The five temples each have their own theme: forest, snow, ocean, fire, and sand. Each one has obstacles, enemies, and puzzles pertaining to said theme. The goal of every temple is simple. Find keys to open locked doors, solve puzzles to open sealed doors, acquire the temple's special item (more on those in a bit), retrieve the big key to open the boss' door, take down the boss, and restore a piece of the tower of spirits. Simple enough, right? Generally, the rule of Zelda games is that the item you find in the dungeon is the one you use on that temple's boss. There is no exception to that rule in Spirit Tracks.

Items are an important part of the Zelda universe, and again, there's no exception to that rule either in Spirit Tracks. Link has an impressive arsenal of weaponry from faithful standbys like bombs and bows, but there's also new twists on old favorites such as the boomerang. Impossible on any other platform, you can draw a path for the boomerang to follow. This is a must for several switch puzzles. You can also carry fire and ice across torches to light them up. There's also new items, too, such as the sand staff and the awesome whip which lets Link cross chasms without trouble, slap away enemy shields, and much more. Finally, one of most important items of the game is the spirit flute. As you venture across Hyrule, you'll come across numerous stones that give off a faint melody. By playing the melody on your flute, you can learn new songs that help you out such as a heart-refilling song, a song of discovering buried items, and more. Playing the spirit flute is easy, though it will make you look like a fool in public. Forget them though-- you're saving the land of Hyrule! You slide the stylus on each pipe and blow. Though you will need rhythm to pass some of the elder's tests, so keep that in mind.

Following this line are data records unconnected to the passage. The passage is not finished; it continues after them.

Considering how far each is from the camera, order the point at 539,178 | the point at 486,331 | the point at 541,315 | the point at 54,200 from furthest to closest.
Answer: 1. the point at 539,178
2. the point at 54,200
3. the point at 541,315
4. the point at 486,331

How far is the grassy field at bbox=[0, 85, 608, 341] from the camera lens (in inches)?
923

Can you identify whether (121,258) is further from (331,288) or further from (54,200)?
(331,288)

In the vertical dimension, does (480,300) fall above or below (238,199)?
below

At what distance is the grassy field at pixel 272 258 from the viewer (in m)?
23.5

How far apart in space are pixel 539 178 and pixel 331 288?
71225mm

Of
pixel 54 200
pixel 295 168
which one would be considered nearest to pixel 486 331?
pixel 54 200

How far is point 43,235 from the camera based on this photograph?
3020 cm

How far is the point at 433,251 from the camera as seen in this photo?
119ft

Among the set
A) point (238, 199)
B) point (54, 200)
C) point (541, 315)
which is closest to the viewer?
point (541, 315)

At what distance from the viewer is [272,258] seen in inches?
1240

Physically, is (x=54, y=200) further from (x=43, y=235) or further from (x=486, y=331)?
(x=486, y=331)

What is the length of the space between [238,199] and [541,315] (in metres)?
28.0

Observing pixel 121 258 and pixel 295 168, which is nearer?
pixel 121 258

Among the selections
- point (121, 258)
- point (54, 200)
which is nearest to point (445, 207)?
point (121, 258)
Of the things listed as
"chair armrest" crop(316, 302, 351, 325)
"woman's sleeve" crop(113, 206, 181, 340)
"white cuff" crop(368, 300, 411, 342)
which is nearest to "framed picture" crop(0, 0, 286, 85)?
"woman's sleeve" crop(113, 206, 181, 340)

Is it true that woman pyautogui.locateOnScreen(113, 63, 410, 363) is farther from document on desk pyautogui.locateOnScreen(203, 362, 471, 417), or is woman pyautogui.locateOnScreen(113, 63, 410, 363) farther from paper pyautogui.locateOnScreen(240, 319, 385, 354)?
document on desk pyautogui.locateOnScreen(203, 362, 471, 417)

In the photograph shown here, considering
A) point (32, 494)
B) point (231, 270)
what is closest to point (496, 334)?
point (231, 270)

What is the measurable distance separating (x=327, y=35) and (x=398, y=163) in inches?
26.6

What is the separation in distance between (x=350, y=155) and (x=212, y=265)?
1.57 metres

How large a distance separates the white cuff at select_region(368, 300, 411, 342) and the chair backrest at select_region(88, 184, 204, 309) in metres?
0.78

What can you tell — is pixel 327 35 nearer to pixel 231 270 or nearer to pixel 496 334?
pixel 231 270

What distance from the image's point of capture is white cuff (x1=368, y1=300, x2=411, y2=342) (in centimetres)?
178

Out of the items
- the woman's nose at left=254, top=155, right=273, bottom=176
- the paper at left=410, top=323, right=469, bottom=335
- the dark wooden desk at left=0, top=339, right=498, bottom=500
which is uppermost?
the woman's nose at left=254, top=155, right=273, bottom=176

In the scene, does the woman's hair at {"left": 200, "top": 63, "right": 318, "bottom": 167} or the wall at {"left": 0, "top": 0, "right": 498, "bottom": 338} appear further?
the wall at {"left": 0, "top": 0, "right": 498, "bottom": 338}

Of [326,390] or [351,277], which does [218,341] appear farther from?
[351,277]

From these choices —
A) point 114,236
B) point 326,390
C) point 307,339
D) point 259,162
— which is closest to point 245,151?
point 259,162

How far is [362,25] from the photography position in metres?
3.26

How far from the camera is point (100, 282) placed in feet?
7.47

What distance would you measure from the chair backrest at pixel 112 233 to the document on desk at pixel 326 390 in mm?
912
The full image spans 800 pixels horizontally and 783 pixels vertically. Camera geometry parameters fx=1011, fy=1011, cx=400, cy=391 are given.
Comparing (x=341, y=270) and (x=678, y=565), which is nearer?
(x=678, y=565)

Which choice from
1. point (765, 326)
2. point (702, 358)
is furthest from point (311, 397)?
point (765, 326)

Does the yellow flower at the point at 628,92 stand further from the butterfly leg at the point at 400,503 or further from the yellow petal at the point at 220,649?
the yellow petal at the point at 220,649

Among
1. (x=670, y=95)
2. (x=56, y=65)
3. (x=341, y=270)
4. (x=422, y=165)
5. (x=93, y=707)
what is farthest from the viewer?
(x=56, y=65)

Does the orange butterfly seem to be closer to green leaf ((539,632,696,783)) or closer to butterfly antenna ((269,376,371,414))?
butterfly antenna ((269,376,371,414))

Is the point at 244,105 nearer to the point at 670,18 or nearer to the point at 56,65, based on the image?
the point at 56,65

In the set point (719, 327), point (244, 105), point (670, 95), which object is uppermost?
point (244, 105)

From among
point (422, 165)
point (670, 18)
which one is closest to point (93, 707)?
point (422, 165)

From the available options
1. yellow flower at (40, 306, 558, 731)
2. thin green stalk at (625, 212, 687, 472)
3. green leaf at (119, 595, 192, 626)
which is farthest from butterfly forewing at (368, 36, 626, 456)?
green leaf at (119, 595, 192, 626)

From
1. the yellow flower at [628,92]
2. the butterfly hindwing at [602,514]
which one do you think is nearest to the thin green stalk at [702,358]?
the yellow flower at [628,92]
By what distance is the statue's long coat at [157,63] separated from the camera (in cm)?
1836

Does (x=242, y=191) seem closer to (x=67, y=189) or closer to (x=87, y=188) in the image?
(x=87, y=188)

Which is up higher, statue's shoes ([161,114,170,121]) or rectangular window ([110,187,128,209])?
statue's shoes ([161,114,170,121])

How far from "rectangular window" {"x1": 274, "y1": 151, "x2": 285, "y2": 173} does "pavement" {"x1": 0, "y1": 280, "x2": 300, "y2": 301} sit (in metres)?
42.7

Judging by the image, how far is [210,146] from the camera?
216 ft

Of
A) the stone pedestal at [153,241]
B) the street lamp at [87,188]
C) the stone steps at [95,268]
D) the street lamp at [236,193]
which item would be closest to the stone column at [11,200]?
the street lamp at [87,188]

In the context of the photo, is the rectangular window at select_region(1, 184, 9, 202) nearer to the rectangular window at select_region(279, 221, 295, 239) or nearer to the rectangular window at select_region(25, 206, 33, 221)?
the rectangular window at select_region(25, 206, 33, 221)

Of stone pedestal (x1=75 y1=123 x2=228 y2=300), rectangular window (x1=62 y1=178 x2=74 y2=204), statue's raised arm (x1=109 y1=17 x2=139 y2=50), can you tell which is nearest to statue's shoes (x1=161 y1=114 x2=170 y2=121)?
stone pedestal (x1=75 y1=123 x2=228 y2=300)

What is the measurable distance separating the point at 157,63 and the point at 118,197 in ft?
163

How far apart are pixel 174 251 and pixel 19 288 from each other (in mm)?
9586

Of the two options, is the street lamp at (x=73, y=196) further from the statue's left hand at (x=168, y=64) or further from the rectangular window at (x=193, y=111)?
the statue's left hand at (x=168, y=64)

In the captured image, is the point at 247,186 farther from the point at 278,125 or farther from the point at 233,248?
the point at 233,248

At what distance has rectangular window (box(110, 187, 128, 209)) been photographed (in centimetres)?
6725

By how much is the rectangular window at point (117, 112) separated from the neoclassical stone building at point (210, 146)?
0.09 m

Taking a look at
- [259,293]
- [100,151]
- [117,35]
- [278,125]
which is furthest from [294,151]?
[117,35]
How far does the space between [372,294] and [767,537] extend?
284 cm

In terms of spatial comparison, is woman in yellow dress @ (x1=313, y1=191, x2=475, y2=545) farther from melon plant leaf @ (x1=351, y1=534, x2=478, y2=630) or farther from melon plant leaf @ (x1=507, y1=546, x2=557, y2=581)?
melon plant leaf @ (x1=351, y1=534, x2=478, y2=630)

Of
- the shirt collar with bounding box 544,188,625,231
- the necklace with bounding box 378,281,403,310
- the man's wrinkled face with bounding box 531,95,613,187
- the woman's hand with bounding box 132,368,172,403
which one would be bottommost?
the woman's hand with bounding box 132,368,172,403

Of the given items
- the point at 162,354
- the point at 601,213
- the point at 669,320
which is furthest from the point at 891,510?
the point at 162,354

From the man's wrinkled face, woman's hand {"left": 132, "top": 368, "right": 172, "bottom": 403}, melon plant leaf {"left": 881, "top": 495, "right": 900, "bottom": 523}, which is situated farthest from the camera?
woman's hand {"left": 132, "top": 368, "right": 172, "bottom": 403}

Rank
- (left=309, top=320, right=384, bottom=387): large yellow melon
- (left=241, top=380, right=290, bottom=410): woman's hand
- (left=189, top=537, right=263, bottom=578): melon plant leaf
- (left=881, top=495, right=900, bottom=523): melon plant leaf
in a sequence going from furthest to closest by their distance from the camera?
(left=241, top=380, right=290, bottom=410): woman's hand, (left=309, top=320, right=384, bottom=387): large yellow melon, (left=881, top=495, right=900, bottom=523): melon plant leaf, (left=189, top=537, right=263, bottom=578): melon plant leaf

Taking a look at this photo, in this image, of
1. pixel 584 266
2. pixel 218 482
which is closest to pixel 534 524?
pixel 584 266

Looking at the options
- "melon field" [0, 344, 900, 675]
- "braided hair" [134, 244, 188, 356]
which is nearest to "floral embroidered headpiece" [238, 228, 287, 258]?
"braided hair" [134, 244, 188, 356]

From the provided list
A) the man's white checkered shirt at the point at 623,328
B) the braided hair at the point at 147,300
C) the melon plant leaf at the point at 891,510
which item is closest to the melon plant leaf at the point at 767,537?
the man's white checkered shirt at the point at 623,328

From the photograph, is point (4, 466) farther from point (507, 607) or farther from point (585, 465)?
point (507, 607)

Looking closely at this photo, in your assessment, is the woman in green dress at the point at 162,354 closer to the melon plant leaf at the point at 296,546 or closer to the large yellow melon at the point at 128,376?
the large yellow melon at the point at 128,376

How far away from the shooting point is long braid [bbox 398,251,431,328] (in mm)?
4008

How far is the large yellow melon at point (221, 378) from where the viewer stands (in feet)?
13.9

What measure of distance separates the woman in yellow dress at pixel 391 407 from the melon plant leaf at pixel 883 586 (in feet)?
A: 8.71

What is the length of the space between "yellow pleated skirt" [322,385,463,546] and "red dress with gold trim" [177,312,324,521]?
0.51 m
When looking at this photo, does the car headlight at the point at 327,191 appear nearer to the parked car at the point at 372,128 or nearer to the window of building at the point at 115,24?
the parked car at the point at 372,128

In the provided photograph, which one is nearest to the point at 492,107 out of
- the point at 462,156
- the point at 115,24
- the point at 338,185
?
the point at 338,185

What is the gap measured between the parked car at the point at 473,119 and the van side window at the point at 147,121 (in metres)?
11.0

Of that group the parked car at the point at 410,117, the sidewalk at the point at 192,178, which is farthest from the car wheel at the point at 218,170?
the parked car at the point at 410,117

Long ago, I had stated that Kirby: Canvas Curse made the best use of the DS' features. That game has been usurped by Spirit Tracks. You control Link by pointing the stylus on the screen and moving it about to move Link. Tap enemies to take them out, double tap the screen to perform a roll, and so forth. Playing with Zelda isn't as complicated as I had once thought it would be. There's a little round button underneath whoever Zelda is possessing. By tapping that, you can draw a path for Zelda to follow. Sometimes she'll get caught on a wall, and your drawing will be for naught. A clear majority of the time, however, it indeed does work. You can also call her to attack enemies or simply follow Link around. Overall, the controls feel intuitive and fresh. Sure, there were times where I wanted to use the d-pad, but these moments were vastly outweighed by the positives of the touch screen controls.

As a looker, Spirit Tracks definitely pushes the DS' hardware for sure. There's an impressive amount of polygons being churned out, and there's no sign of slowdown whatsoever. This is definitely one of the better looking 3-D games on the platform. The soundtrack of Phantom Hourglass, I felt, was uninspired. It just didn't have that many memorable themes. Perhaps the developers thought the same because the composers this time around have outdone themselves. There's so many toe-tapping, epic-sounding songs and themes to listen to in Spirit Tracks. The overworld and boss themes are just a sample of my favorites. This is definite soundtrack of the year material, boys and girls.

As a total package, Spirit Tracks greatly outperforms its predecessor in both gameplay and presentation. There's so much more to do and see, so many more bosses to beat down, and so many sidequests to take part in. Spirit Tracks can take anywhere from 15-25 hours to complete, and you'll mostly have fun all of those hours you play. An obvious (from my point of view) recommendation for all DS owners. The Legend of Zelda: Spirit Tracks is the must-have game of the season for handheld gamers.